Written by  //  November 5, 2015  //  In-Brief  //  No comments

Triple-S is one of only 15 plans in the United States and the only one in Puerto Rico to receive this distinction, company officials said. (Credit: © Mauricio Pascual)

Triple-S is one of only 15 plans in the United States and the only one in Puerto Rico to receive this distinction, company officials said. (Credit: © Mauricio Pascual)

Triple-S Advantage has been selected by the National Committee for Quality Assurance to participate in an innovative project at the national level that will develop new methods for reporting quality measures in healthcare.

Triple-S is one of only 15 plans in the United States and the only one in Puerto Rico to receive this distinction, company officials said.

NCQA’s Healthcare Effectiveness Data and Information Set (known as HEDIS) Learning Collaborative is a concerted effort to develop new methods of reporting and improve the performance of clinical data using electronic systems. It also seeks to refine HEDIS guidelines governing the generation and auditing of clinical measures.

HEDIS is a tool developed by NCQA and used by 90 percent of health plans in the U.S. mainland and Puerto Rico to evaluate consumer healthcare. Triple-S Advantage’s selection is attributed to its proven capacity to electronically collect and manage clinical information, the company said.

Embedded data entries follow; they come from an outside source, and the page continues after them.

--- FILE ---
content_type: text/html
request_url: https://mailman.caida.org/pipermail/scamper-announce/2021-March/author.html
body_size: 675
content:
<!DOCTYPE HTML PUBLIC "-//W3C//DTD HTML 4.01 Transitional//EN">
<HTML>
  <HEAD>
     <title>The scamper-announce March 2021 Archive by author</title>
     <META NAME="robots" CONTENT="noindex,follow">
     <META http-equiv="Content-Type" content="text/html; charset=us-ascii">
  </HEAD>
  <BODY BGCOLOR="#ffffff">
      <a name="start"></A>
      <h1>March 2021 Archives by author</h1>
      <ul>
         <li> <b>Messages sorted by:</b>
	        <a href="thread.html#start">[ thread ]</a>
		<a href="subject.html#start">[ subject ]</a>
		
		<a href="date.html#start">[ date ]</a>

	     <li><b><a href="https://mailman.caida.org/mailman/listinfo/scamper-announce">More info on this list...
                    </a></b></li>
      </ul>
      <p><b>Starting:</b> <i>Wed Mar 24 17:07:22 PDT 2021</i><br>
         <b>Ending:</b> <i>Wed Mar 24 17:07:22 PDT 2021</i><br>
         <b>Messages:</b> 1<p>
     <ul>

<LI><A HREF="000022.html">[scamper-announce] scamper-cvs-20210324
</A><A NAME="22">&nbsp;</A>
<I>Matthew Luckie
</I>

“We’re very pleased that NCQA has chosen us to participate in this project. It is a unique opportunity to work with a regulatory body and to help improve how health plans report and use data,” said Triple-S Advantage President Madeline Hernández-Urquiza.

Triple-S Advantage Chief Medical Officer Ivonne Vega said the project would initially focus on the care of patients with depression.

“This initiative is valuable as it will help us not only to better identify the condition in our population but also to validate the effectiveness of our clinical programs and identify areas of opportunity to achieve better results,” she explained.

Depression is one of the most prevalent diagnoses in Puerto Rico and has a bearing on the control of other chronic diseases such as diabetes, hypertension, and dementia.

“This project would also provide a more specific perspective for the development of improvement strategies to patients diagnosed with depression,” said Vega.